Scene-based spatial questions:
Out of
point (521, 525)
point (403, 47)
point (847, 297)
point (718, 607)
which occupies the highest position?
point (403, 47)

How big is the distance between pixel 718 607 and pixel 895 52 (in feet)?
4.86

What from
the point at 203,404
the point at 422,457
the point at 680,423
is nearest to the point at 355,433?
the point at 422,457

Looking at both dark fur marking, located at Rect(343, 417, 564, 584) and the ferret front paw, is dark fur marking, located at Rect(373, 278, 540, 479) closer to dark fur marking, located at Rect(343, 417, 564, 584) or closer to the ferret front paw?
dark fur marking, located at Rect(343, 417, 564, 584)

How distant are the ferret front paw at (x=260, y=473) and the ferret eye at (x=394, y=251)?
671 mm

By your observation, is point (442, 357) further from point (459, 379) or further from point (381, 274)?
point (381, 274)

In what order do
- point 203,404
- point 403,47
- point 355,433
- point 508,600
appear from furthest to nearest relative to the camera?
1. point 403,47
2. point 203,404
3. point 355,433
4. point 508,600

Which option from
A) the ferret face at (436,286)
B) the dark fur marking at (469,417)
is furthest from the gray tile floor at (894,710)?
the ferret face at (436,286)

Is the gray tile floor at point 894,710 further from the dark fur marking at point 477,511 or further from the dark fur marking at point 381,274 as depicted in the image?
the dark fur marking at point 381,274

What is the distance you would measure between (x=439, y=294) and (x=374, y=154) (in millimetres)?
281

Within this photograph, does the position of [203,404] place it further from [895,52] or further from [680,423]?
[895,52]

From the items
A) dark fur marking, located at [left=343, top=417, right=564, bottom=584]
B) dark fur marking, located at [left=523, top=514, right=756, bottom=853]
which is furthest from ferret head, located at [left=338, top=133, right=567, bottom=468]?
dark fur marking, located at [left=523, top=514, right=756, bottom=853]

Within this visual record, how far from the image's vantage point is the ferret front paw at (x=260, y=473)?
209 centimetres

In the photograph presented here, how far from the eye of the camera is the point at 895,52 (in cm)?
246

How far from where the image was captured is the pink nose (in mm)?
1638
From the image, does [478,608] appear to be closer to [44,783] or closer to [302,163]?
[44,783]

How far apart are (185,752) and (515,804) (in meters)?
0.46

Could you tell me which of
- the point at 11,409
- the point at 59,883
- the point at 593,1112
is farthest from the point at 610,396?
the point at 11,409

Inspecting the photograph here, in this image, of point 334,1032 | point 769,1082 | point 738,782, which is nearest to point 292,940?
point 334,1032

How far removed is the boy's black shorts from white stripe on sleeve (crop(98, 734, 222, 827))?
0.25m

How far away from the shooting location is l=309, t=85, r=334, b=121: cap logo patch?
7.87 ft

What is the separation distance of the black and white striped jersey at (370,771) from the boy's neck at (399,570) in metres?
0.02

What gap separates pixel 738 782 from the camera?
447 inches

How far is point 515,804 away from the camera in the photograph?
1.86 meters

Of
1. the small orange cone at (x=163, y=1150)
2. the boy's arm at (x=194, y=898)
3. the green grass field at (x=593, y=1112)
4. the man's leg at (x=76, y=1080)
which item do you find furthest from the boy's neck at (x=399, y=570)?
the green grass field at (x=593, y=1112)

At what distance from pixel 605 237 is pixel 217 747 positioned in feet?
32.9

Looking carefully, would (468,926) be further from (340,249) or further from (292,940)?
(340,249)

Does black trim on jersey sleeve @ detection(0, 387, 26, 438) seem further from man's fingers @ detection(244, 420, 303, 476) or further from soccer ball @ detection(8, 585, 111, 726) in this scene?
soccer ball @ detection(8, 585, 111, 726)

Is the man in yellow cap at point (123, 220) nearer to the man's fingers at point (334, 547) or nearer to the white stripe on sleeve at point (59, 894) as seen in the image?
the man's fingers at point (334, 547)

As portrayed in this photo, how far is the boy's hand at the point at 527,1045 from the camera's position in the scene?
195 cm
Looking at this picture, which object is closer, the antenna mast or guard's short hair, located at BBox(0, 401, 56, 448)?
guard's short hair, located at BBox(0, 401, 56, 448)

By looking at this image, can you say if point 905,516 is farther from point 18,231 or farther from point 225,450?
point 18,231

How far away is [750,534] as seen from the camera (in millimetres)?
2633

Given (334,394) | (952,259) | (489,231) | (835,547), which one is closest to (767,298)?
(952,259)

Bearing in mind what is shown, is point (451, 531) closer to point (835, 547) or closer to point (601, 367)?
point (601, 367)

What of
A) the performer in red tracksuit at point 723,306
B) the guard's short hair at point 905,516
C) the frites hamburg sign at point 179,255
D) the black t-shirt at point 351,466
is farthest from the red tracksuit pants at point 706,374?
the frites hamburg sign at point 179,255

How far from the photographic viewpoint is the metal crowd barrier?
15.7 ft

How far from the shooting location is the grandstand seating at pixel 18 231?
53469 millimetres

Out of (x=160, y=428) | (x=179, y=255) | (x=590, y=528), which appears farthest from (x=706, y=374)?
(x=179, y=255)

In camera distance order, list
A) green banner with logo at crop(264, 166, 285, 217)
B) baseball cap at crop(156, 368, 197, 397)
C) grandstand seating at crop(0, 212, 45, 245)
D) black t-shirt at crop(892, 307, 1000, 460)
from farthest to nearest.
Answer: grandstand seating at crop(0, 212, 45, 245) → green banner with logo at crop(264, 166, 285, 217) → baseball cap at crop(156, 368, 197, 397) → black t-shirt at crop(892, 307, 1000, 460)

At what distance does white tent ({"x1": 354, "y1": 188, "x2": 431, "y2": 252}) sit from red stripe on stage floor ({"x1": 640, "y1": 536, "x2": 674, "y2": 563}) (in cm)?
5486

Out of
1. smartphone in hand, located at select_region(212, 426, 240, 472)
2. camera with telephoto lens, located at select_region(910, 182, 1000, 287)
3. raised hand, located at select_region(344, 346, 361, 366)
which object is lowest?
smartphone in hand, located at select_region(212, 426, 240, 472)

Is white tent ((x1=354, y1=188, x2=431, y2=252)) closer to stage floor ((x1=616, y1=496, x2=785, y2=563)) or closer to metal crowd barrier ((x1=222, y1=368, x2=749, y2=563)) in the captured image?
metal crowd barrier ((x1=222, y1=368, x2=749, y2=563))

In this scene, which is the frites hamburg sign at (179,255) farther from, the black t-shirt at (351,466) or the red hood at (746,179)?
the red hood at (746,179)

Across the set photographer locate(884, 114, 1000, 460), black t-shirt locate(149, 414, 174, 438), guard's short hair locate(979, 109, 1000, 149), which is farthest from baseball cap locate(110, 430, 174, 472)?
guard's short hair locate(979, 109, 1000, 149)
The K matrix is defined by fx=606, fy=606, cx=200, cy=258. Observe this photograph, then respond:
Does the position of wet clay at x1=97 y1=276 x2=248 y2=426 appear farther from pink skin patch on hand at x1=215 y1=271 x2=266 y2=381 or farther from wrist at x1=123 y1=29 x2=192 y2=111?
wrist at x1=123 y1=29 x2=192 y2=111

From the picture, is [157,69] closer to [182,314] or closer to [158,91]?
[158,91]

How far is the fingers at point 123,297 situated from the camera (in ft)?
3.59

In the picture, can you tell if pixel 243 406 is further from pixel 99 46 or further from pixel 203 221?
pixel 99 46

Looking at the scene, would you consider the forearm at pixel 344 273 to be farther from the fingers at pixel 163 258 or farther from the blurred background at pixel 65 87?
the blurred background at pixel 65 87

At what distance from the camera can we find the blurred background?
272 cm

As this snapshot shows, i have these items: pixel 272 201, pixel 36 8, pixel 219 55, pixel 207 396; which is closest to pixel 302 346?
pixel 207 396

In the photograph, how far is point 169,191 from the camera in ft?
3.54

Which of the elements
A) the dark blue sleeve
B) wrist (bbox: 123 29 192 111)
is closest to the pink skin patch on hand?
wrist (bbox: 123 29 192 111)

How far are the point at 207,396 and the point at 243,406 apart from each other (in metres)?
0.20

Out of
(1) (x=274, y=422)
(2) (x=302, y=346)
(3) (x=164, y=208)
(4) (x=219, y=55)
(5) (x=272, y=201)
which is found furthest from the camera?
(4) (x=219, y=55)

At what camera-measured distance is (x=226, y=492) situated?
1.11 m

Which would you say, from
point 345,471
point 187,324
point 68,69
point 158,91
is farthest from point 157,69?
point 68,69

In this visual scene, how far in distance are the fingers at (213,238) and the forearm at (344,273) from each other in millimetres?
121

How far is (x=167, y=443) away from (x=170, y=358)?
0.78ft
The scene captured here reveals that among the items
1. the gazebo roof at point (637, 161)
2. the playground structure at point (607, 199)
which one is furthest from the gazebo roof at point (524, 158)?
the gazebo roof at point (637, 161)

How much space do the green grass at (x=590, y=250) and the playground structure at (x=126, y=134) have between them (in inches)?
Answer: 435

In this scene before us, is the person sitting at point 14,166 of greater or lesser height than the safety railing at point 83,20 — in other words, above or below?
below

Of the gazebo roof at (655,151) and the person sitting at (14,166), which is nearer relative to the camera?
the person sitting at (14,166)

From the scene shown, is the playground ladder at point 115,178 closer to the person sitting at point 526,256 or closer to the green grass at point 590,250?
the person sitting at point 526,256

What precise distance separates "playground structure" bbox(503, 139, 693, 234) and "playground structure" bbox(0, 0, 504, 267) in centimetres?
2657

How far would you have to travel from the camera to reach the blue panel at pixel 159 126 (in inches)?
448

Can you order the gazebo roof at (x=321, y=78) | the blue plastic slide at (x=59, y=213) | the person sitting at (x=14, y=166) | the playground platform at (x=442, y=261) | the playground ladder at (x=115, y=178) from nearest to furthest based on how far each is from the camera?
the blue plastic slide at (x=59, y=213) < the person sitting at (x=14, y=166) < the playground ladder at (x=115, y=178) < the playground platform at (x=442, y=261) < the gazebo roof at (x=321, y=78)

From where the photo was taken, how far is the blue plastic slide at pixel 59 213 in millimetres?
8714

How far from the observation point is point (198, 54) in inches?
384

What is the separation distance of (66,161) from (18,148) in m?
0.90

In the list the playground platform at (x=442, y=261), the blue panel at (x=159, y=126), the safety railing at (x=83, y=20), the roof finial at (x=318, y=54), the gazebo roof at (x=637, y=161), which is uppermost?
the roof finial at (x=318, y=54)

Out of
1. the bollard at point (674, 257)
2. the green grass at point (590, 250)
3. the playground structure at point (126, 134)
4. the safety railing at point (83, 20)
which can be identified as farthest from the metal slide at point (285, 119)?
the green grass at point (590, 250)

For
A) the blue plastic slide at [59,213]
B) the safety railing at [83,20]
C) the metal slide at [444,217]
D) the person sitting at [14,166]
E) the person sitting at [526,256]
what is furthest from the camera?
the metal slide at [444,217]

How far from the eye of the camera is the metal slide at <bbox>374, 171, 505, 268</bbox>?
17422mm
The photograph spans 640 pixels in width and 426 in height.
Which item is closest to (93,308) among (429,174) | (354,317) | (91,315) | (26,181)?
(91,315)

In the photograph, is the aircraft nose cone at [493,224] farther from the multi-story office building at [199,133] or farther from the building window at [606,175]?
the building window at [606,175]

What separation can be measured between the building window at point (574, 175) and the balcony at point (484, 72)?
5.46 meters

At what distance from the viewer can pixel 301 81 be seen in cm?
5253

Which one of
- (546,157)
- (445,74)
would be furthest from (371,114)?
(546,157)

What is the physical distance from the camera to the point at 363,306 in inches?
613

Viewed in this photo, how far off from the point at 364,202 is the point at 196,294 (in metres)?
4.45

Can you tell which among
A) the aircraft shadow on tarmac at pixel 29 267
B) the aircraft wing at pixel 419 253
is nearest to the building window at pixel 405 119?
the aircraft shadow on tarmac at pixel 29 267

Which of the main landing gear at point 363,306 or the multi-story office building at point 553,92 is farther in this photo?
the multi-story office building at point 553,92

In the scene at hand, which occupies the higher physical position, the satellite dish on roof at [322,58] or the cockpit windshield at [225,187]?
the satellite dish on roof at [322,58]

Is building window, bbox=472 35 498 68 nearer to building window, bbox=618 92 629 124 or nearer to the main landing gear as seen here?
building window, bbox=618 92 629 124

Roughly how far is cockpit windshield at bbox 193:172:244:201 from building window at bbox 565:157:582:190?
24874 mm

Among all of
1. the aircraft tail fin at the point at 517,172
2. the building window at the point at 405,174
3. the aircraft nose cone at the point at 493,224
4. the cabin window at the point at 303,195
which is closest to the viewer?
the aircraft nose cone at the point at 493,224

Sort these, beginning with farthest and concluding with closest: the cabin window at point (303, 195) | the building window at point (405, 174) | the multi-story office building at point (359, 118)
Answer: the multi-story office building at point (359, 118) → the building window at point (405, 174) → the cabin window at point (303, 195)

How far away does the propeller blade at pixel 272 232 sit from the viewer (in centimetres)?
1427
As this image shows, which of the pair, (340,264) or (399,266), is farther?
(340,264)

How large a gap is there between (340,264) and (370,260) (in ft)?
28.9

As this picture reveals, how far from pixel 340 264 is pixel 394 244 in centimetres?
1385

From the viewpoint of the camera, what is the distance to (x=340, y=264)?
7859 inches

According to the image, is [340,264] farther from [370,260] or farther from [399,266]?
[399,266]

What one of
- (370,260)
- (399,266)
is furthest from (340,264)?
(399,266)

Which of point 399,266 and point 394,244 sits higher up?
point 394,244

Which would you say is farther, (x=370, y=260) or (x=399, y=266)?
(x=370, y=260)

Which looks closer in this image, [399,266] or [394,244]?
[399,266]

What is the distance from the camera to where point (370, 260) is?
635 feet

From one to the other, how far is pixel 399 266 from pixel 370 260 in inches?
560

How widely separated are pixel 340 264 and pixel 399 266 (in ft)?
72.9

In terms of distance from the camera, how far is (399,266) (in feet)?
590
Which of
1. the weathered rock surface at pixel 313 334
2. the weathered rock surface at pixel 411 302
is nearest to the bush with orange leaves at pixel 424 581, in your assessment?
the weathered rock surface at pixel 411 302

Description of the task:
Starting with the line that contains "Which looks closer", return each line through the last one of the data above, exactly as written and nothing more.

Correct output:
Which looks closer in this image, [399,266] or [394,244]?
[399,266]

What is the distance from the camera to where point (370, 260) is?
635 feet

From one to the other, how far is pixel 399 266 from pixel 370 260 in inches?
560

How widely separated are pixel 340 264 and pixel 399 266 (in ft)?
72.9

In terms of distance from the camera, how far is (399,266) (in feet)?
590
Which of
1. the weathered rock surface at pixel 313 334
2. the weathered rock surface at pixel 411 302
is nearest to the bush with orange leaves at pixel 424 581, in your assessment?
the weathered rock surface at pixel 411 302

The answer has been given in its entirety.